Investment Decisions & Behavioural Finance
Behavioural finance offers exciting insights into the role of human behaviour in financial decision-making. It has greatly unravelled how individuals assess investment opportunities, formulate their portfolios and trade in the market. The insights brought about by behavioural finance are immensely valuable for an improved understanding of the behaviour of aggregate market prices. The behavioural finance approach is key to the understanding of the profitability of arbitrage opportunities in the market. It helps to identify the influence of market irrationality and formulate timely and focused investment and trading strategies. It offers promising directions in the structuring of products and its effective communication to clients. The practical applications which emerge from the recent advances in behavioural finance would be the key focus of the programme.

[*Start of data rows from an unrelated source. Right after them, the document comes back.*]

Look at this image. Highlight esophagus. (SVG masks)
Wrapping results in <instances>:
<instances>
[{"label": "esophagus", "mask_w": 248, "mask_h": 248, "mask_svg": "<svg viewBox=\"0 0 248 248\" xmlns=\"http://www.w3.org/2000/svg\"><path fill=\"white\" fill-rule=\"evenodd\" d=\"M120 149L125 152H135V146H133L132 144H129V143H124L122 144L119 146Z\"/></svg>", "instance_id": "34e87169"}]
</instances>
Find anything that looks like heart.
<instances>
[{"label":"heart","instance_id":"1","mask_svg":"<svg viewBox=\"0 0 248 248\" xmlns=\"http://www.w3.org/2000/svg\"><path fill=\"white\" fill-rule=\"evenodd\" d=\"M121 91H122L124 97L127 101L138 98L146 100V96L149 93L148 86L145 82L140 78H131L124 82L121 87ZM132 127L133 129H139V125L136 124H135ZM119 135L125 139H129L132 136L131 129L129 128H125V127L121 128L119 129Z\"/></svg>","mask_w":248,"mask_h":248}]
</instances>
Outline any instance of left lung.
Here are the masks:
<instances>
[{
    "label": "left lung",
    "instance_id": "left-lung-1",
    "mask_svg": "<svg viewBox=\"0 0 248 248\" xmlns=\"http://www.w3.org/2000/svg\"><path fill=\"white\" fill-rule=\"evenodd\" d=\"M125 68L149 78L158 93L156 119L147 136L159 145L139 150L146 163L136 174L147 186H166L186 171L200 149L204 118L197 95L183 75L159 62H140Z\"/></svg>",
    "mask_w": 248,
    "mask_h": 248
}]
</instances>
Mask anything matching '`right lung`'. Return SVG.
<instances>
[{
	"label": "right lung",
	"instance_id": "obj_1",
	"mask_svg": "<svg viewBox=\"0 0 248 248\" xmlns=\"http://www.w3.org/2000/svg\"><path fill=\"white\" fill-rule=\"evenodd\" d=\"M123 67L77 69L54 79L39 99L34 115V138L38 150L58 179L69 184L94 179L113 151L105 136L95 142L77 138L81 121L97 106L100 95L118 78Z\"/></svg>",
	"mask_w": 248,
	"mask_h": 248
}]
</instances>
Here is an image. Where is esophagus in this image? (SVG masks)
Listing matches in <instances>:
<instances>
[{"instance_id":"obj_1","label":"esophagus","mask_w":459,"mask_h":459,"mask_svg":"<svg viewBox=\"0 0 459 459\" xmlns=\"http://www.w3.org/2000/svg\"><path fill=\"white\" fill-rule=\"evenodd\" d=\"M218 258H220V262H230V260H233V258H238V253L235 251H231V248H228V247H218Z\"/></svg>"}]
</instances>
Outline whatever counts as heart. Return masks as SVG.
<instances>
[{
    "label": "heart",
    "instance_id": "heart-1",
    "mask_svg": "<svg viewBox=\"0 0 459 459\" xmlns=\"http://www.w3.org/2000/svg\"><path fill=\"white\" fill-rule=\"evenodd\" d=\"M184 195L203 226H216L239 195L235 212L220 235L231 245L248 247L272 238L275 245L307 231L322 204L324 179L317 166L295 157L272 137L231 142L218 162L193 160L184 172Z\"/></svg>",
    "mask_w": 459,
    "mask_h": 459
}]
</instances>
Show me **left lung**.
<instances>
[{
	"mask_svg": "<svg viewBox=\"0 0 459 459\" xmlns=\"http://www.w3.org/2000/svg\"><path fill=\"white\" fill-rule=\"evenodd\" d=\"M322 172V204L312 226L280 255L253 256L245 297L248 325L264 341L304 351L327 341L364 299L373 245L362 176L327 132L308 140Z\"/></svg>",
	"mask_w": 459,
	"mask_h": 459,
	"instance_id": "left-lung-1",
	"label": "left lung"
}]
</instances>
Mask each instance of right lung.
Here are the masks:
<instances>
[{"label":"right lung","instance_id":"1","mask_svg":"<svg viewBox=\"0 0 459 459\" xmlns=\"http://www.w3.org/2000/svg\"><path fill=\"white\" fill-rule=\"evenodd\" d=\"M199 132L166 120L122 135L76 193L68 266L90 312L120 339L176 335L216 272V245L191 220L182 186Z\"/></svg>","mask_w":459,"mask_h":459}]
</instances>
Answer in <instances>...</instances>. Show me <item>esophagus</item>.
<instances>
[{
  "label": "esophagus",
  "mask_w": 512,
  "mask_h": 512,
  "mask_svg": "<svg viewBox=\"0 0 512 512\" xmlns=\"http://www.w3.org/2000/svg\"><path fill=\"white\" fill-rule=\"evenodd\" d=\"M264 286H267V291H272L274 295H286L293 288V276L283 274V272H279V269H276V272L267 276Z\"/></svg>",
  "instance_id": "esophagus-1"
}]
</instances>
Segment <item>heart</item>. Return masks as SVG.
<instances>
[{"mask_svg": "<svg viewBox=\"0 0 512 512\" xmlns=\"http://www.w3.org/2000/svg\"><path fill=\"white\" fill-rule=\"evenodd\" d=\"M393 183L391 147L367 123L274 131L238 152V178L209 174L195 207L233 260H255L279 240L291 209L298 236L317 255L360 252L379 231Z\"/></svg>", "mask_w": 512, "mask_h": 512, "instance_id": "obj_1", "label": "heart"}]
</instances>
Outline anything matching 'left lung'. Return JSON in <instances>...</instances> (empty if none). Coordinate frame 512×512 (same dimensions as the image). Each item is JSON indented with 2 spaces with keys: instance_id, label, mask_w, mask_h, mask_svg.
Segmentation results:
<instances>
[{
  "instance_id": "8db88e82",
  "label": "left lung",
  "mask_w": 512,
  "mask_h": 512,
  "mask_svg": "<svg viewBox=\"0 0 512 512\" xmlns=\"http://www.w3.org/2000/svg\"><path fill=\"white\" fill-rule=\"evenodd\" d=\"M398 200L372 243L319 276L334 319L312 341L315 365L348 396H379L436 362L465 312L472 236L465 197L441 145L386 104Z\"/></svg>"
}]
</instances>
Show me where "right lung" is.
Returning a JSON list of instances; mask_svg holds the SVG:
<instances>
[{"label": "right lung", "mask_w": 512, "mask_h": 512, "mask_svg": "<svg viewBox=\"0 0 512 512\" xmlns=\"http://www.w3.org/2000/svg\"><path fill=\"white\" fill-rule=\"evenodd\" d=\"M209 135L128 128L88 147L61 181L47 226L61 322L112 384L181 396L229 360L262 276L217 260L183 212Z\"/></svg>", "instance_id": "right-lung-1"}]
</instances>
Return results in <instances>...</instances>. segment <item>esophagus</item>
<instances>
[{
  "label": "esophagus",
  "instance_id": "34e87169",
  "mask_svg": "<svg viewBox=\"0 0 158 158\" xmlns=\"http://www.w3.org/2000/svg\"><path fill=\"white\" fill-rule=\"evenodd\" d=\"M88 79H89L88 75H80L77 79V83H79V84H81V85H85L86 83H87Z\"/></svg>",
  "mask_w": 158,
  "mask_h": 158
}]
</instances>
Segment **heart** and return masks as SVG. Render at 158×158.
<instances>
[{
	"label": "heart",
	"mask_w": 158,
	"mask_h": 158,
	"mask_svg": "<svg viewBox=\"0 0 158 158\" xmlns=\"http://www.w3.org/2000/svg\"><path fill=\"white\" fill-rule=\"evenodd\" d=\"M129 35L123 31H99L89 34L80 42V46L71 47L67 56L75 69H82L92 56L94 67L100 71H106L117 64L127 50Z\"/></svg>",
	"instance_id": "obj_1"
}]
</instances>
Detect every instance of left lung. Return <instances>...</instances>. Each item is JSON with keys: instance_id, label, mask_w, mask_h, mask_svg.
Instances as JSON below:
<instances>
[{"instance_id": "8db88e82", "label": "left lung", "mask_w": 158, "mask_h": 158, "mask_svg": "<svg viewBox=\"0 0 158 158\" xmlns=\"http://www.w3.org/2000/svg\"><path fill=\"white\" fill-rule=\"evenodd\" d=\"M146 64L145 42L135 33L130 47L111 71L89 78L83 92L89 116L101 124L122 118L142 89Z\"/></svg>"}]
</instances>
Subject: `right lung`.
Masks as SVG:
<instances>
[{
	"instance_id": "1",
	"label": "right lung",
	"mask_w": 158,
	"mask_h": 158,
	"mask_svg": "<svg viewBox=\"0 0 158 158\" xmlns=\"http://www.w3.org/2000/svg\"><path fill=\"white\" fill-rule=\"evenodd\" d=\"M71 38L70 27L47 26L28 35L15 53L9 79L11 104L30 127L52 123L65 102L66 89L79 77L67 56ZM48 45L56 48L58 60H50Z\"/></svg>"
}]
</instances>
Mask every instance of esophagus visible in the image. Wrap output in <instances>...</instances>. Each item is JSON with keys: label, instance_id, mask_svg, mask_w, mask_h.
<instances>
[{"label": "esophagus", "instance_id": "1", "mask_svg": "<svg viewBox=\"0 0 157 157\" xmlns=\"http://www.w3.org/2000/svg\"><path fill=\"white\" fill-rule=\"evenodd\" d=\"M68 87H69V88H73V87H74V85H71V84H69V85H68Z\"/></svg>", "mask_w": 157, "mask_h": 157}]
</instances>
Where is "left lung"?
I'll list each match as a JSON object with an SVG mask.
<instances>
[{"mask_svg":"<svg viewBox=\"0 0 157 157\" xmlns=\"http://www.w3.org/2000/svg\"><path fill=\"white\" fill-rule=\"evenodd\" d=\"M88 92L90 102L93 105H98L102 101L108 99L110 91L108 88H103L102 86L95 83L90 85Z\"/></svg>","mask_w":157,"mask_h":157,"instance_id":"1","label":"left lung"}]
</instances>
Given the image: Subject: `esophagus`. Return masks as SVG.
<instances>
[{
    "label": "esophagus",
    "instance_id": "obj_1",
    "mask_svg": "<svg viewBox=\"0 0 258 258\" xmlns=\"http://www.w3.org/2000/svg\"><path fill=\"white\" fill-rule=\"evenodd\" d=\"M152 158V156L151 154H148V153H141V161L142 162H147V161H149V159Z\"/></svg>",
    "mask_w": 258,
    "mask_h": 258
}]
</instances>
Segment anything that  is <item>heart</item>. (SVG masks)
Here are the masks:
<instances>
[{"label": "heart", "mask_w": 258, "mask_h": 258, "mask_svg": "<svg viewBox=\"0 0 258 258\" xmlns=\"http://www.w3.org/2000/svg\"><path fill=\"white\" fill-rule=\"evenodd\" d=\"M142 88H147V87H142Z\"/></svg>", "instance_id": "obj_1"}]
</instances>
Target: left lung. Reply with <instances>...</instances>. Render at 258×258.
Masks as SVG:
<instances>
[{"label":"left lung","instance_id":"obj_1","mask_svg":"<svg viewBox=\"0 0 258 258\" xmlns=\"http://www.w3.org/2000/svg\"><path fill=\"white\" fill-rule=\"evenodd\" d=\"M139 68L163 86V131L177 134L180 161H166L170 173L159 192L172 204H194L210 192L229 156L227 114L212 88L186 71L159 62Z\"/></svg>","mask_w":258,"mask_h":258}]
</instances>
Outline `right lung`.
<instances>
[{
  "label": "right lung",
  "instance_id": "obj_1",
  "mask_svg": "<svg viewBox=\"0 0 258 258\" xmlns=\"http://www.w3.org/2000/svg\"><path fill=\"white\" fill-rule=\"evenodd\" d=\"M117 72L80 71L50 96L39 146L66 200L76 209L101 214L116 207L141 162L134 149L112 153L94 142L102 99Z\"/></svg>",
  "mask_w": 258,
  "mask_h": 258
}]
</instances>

The programme takes participants through the implications of the departure from market efficiency on(a) asset pricing and (b) investment decisions. The programme exposes investment professionals in financial institutions to the practical applications of behavioural finance to improve their investment and trading outcomes. It also helps investment advisors in their role of advising asset allocation and trading to clients.
- Review of market efficiency theory
- Difficulties in arbitrage
- Influence of biases and heuristics on investor decisions
- Rational investing in inefficient markets
- Measuring of investor sentiment
- Financial planning process and investor psychology
Who should attend
Junior and middle-level finance professionals involved in treasury operations, fund management, trading, financial product design and investment advice.